Sleeping sickness threatens millions of people in 36 Sub-Saharan Africa countries: The disease caused by the parasite Trypanosoma brucei is spread primarily by the tsetse fly and is – if not treated – eventually fatal. Due to its antigenic plasticity and repertoire, the parasite stays ahead of the host immune response, and T. brucei infections are therefore very difficult to treat.

The group of Gang Dong at the Max F. Perutz Laboratories (MFPL) of the University of Vienna and the Medical University of Vienna has recently made progress in the fight against T. brucei by identifying a potential drug target in one specific region of a protein located in the parasite’s surface membrane: BILBO1.

BILBO1 has been identified as indispensable to the health and pathogenicity of T. brucei. This cytoskeletal protein is a crucial component of the so-called flagellar pocket collar (FPC) located at the neck of the flagellar pocket (FP). “Analogically speaking, the flagellar pocket is similar to our mouth – it is essential for the survival of the parasite, because it is the sole site for all endo- and exocytic activity in the cell and is crucial for the parasite’s metabolism and removal of host antibodies”, explains Gang Dong. Neither BILBO1 nor the FPC is present in mammals. Therapeutics could thus be focused on interfering with flagellar pocket function and biogenesis, as they would not cause unpredicted reactions in the parasite’s host.

A high resolution structure of the N-terminal domain of T. brucei BILBO1 determined by Gang Dong’s group showed that it forms a variant ubiquitin-like fold with a distinct conserved surface patch. Mutagenesis of this patch caused cell death in vivo. “We therefore suggest that the surface patch on the N-terminal domain of BILBO1 could be a potential drug target”, adds Gang. These findings were published early this year in The Journal of Biological Chemistry.

In another recent paper in The Journal of Biological Chemistry, the scientists from MFPL provide further structural dissections of the other three constituent domains of T. brucei BILBO1, which will help elucidate the molecular mechanism for BILBO1 assembly at the flagellar pocket collar.

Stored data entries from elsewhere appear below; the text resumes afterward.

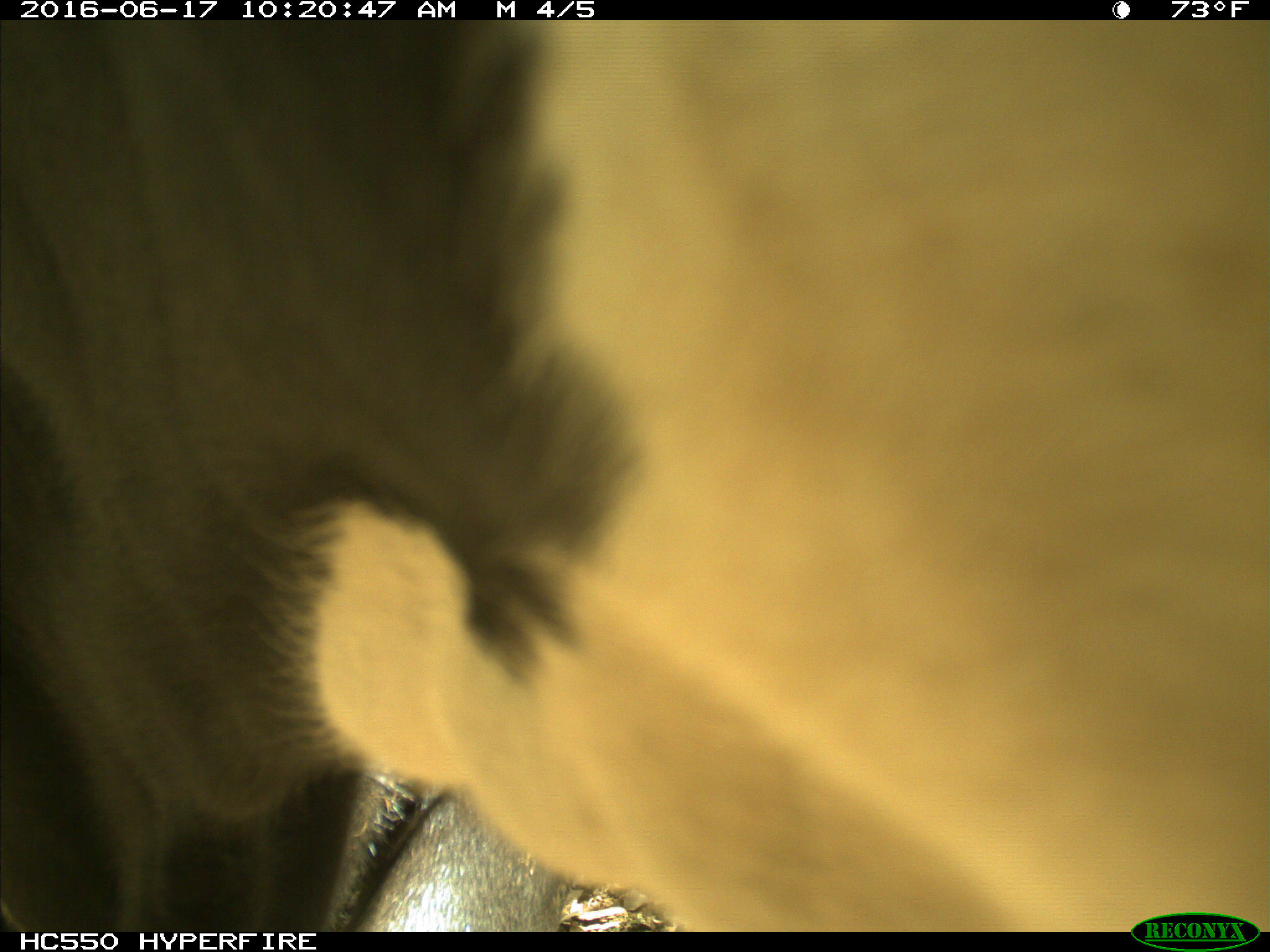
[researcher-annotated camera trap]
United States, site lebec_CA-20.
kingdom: Animalia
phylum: Chordata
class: Mammalia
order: Artiodactyla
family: Bovidae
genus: Bos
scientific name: Bos taurus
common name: domestic cow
Bos taurus (domestic cow).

Gang Dong’s group is now teaming up with the Robinson/Bonhivers group from the Laboratory of Fundamental Microbiology and Pathogenicity at the University Bordeaux (France), who originally identified BILBO1 in 2008. “Our collaboration partners in France have identified several FPC proteins in addition to BILBO1, and together we are now aiming at characterizing these proteins in detail, both structurally and functionally”, says Gang.

Their work and findings provide hope that in the future drugs may be developed that help treat and prevent infection by Trypanosoma brucei.

Original publications in The Journal of Biological Chemistry:
Keni Vidilaseris, Brooke Morriswood, Georg Kontaxis and Gang Dong: Structure of the TbBILBO1 protein N-terminal domain from Trypanosoma brucei reveals an essential requirement for a conserved surface patch. In: J. Biol. Chem. (February 2014).

Keni Vidilaseris, Ekaterina Shimanovskaya, Heather J. Esson, Brooke Morriswood and Gang Dong: Assembly mechanism of Trypanosoma brucei BILBO1, a multidomain cytoskeletal protein. In: J. Biol. Chem. (July 2014).